The journey of the men inside Lal Masjid and the women and children inside Hafsa leading them to this end will have to be traced, truthfully. They could not have defied nature’s most fundamental rule. You must reap what you sow. Apples don’t grow when mangoes are planted. Peace, tolerance and compassion don’t flow from lessons in intolerance, self-righteousness and exclusive piety. But what caused these original inputs into their minds and hearts, what caused the lovely young girls to lose their childhood to that tough and harsh worldview? The apartheid in Pakistan between the rich and economically disadvantaged extends across the entire spectrum of existence; from respect and dignity, to basic amenities, to job availability, to access to food, the exposure to art and culture, the list is endless. Lal Masjid will not go away easily. It will symbolize the worst-ever manifestation of the saying that ‘chickens come home to roost.’ But they were our people on all sides. The most frustrating of all is the realization that some of this, if not all, was inevitable.
The Supreme Court did well by intervening to ensure that Ghazi’s sisters go for his funeral, that the state return the mother’s body to the sisters and, even better now, it will stay its course on overseeing the human rights situation of whatever is left of the Lal Masjid case. The moral authority of the state, that is drawn from justice and fair play, has been on the wane for a while. And now in the non-compartmentalized, all encompassing consciousness of the Pakistani citizen many scenes play in her/his mind and heart: the orchestrated killings of May 12, the hanging of Zulfikar Ali Bhutto, the Waziristan accord with Nek Mohammad, the release of many Al-Zulfiqar fighters by Zia and Nawaz Sharif’s exit after having been convicted by the Supreme Court. All these are different instances in different circumstances, so the comparison may not hold. But how do stop the mind seeing the hypocrisy of the state, its double play.
For long the margin of error has not been available to the Pakistani power players. Every error extracts its own cost. The action, however tragic, against Lal Masjid was inevitable. In the minefield of contradictions and controversies this too will extract its cost. We can only pray that it does not go beyond what we have already witnessed. Lal Masjid has let out many messages. One, the state means business. Two, in its language the state confuses religion with politics (Lal Masjid was in fact a challenge to state authority by militias, originally patronized by the state. In Pakistan militias have been allowed to challenge the state and society in the name of justice, religion, ethnicity and national security). Three, it has deepened the suspicion between the state and the people and the state can no longer take its authority over the society for granted; it is lost and has to be reclaimed, on the unfolding canvass of the Pakistani consciousness.

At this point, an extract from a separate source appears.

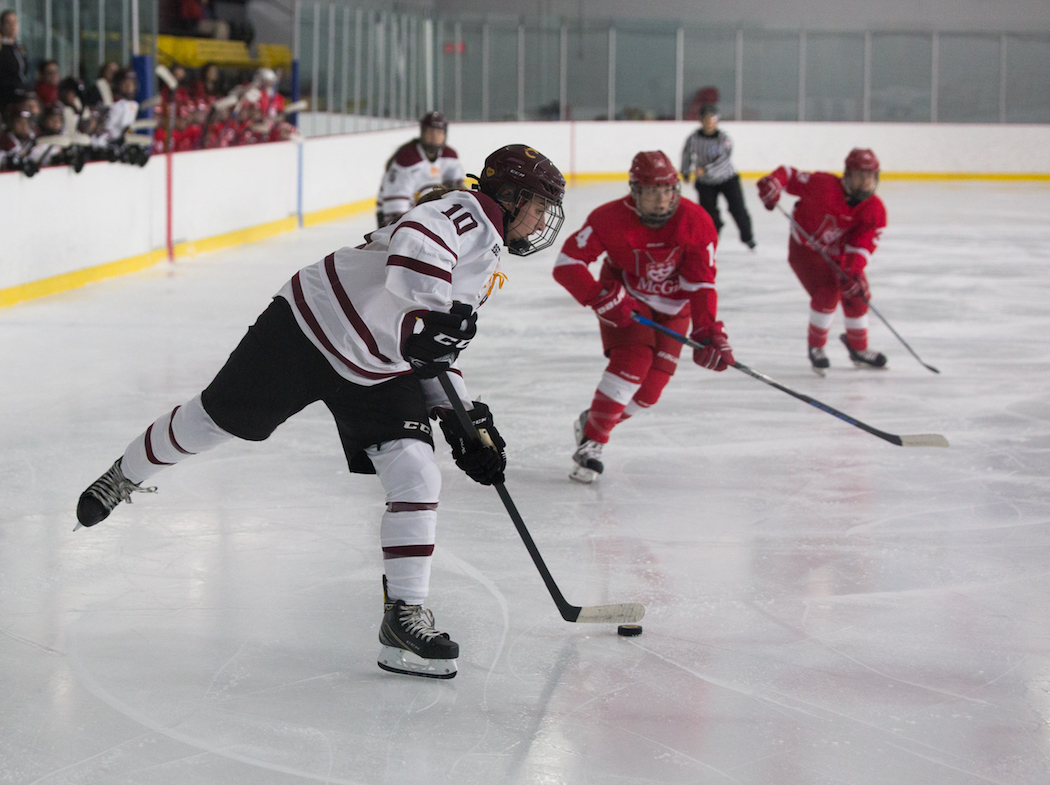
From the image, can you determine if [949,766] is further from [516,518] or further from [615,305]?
[615,305]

In Pakistan, the attempt to label society as good Muslim and bad Muslims will prove to be the country’s undoing. Neither the society, nor the army, nor other institutions of the state will find this acceptable, no matter who authors this divide, w Marhoom Ghazi sahib or the top general in the maze of challenges. The only valid divide is the lawful and unlawful Pakistanis, those who live by the law and those who live by breaking the law. This alone is the touchstone that a diligent Supreme Court must promote and protect.